Market Musings
- Christian Armbruester
- 4 hours ago
- 1 min read

With many chip stocks up more than 100% this year, it should not have come as a complete surprise that there would be some profit taking. The bad news is that this was not the reason global equity markets were down 3% on Friday. “Looks like meat is back on the menu, boys!” (The Lord of the Rings, 2002), and the US fixed income markets are once again pricing in the possibility of higher interest rates in the not-so-distant future.
It is not like the writing has not been on the wall. Consumers have been facing higher prices for some time as energy costs remain elevated. Perhaps markets became complacent, comforted by the belief that inflation would once again prove transitory, or distracted by renewed enthusiasm for AI stocks and their mesmerizing performance. The reality is that global supply chains remain under pressure from geopolitical tensions, and it could take years before they normalise.
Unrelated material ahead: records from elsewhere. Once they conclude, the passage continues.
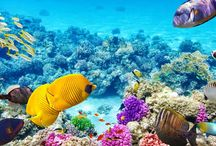 Top snorkelling spots in Australia / Check out our favourite snorkeling spots here in Australia.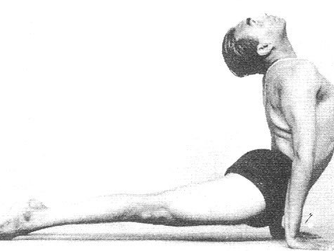 Sun Salutation Anatomy Part 3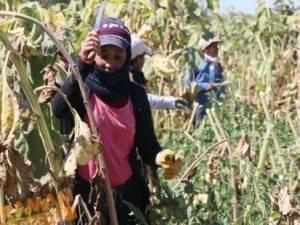 Şanlıurfalı tarım işçileri, her yerdeler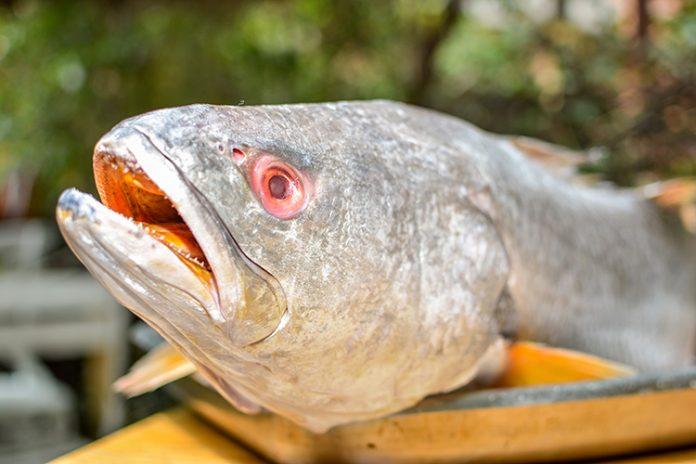 Criterios para ejercer un consumo responsable de pescado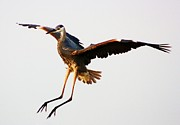 Great Blue Heron Landing Print by Paulette  Thomas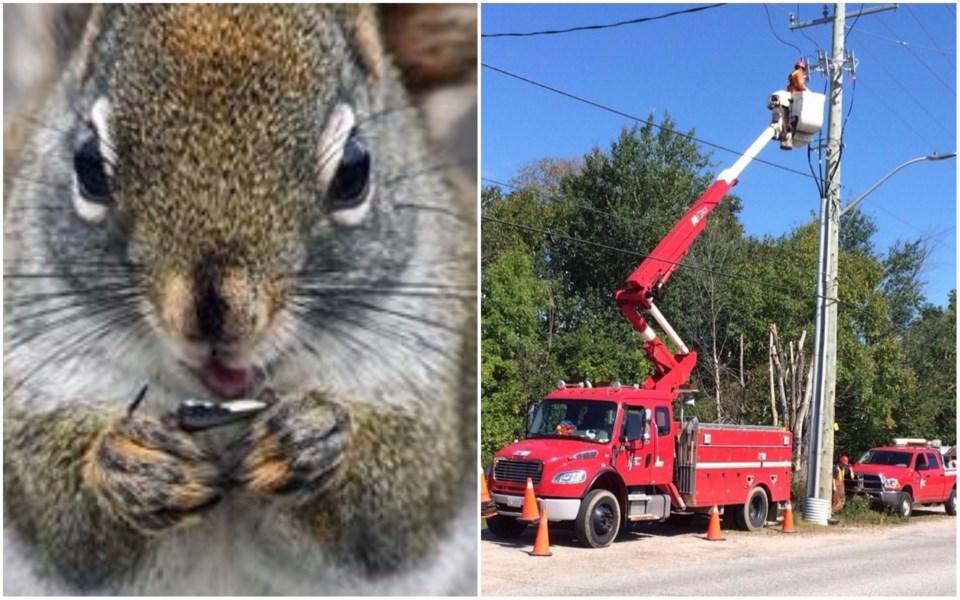 Hydro Squirrel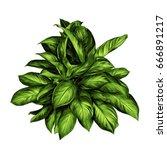 aglaonema flower sketch vector... | Shutterstock .eps vector #666891217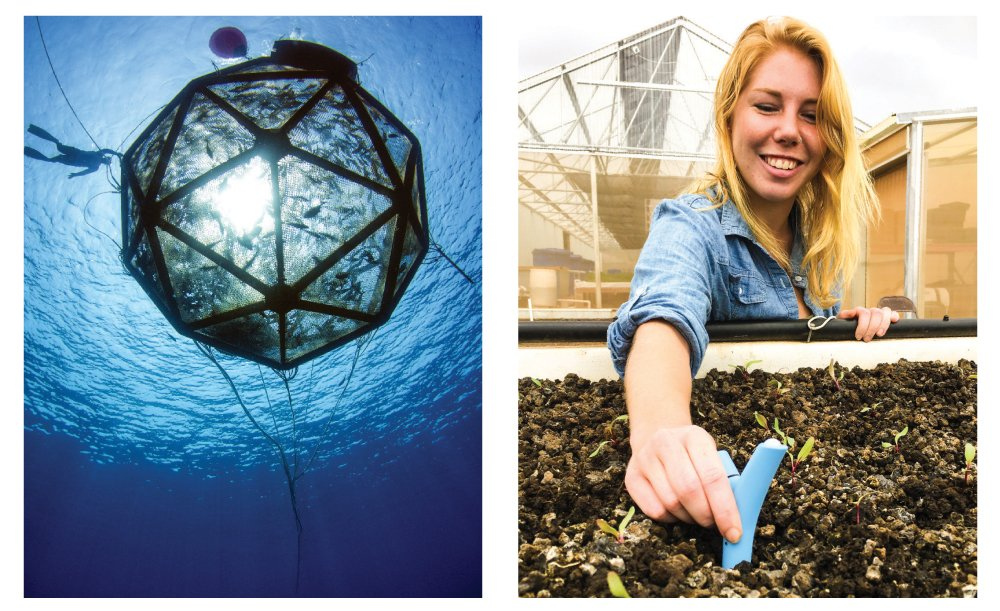 Left: Kampachi Farms - Gavin Key, a researcher at Kampachi Farms, swims next to an Aquapod net pen, 22 feet in diameter and stocked with 2,000 kampachi fish. It was moored 6 miles offshore of Keauhou Bay in Kona. RIGHT: Smart Yields's Kristen Jaimeson places a sensor among plants at Mari's Gardens in Mililani. Smart Yields' water, air and soil sensors provide frequent data so farmers can make informed decisions.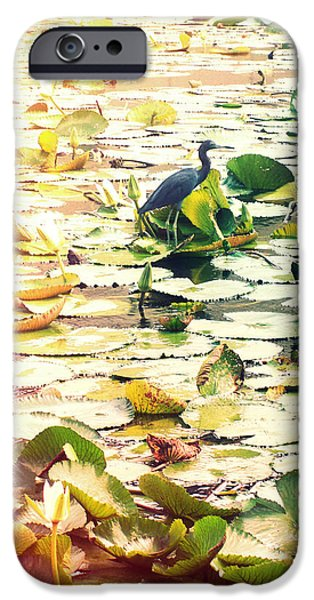 Lilly Pads iPhone Cases - Heron Among Lillies Photography Light Leaks iPhone Case by Chris Andruskiewicz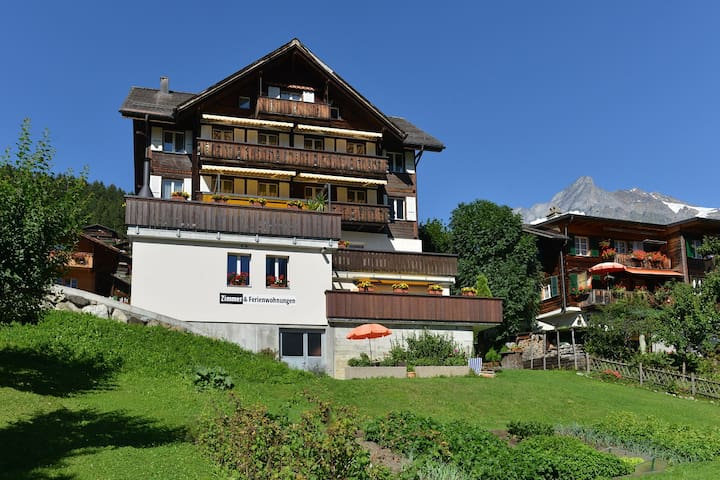 2 - 3 person holiday apartment, Grindelwald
Are there any signals from other parts of the market that might offer clues as to the direction of travel from here? Gold and silver fell again, with the latter now down more than 40% from its January high. So much for the safe haven argument. The dollar is stronger, but still within the recent trading range. The big surprise is that oil prices moved sharply lower on a day when Iran didn’t dominate the headlines. That seems to suggest investors are beginning to worry more about growth than inflation.